Today's text is the same as yesterday's, but we are not finished with it yet.
In the days of Christ, crucifixion was used by the Romans as a deterrent from crime. Criminals were crucified in a most public place, where many people would see them. There was no cloth draped gracefully around their bodies, as the artist pictures.
There is evidence that, in some cases at least, the victims were placed on the cross sideways, and huge spike was driven through both heels, just in front of the Achilles' tendon. It was driven into the cross with such force that in some cases archeologists have discovered buried in the casket, with the body, large hunks of wood that came loose when the bodies were torn from the cross.
After the soldiers had nailed the victims securely sideways through the heels, they twisted them around, and nailed their arms tightly through the wrists. You will discover that if you try standing against the wall in that twisted position for just a little while, your muscles begin retching. And as though that weren't enough, some sadist would then drive a spike through the private parts of the individual as well.
Then they would drop the cross into the hole prepared, and the teeming throng of people would walk by and stare. Can you picture Jesus hanging there? Jesus, the One who had created the people who crucified Him?
But something else is heavier. We are told that so great was the anguish that Jesus went through because of the burden and weight of the sins of the world, that the physical pain was hardly felt. The sense of separation from His Father's presence was more than He could bear, and it broke His heart.

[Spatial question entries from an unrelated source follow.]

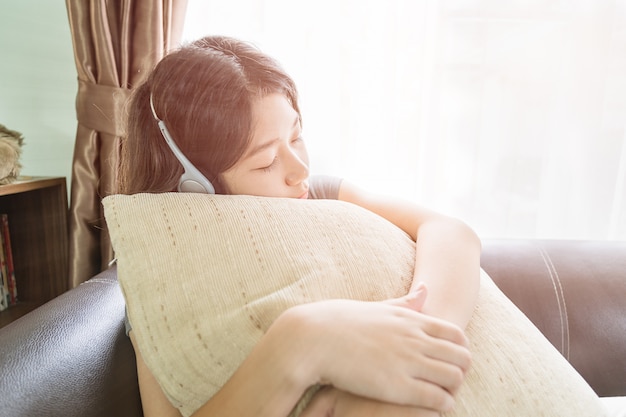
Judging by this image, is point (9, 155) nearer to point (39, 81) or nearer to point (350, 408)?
point (39, 81)

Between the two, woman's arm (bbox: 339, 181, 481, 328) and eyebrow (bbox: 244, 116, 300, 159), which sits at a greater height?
eyebrow (bbox: 244, 116, 300, 159)

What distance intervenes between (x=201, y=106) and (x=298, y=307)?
39cm

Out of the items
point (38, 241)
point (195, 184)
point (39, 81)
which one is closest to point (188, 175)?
point (195, 184)

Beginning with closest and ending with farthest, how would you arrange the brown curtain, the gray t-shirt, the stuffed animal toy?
the gray t-shirt
the stuffed animal toy
the brown curtain

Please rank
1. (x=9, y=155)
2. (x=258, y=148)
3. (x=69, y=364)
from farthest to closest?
(x=9, y=155) < (x=258, y=148) < (x=69, y=364)

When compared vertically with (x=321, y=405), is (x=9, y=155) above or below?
above

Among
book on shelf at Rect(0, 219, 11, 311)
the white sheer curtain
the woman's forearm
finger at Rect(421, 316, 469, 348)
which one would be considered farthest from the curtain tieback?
finger at Rect(421, 316, 469, 348)

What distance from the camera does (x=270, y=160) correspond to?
27.8 inches

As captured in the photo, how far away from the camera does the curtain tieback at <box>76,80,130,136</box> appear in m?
1.44

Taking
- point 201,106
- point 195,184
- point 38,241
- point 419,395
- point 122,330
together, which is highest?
point 201,106

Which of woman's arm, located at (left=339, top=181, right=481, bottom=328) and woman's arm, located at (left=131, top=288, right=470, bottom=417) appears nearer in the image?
woman's arm, located at (left=131, top=288, right=470, bottom=417)

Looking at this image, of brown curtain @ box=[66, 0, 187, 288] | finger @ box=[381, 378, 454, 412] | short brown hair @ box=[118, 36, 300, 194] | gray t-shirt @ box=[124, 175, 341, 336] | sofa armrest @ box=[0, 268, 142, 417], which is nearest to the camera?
finger @ box=[381, 378, 454, 412]

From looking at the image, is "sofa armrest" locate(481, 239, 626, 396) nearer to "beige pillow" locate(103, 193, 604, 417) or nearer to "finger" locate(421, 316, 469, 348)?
"beige pillow" locate(103, 193, 604, 417)

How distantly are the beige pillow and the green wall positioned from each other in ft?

As we look upon the cross of Christ, and get a glimpse of the price paid for our salvation, we "begin to comprehend something of the righteousness of Christ, and exclaim, 'What is sin, that it should require such a sacrifice for the redemption of its victim?'...A knowledge of the plan of salvation will lead him [the sinner] to the foot of the cross in repentance for his sins, which have caused the sufferings of God's dear Son."--Steps to Christ, p. 27.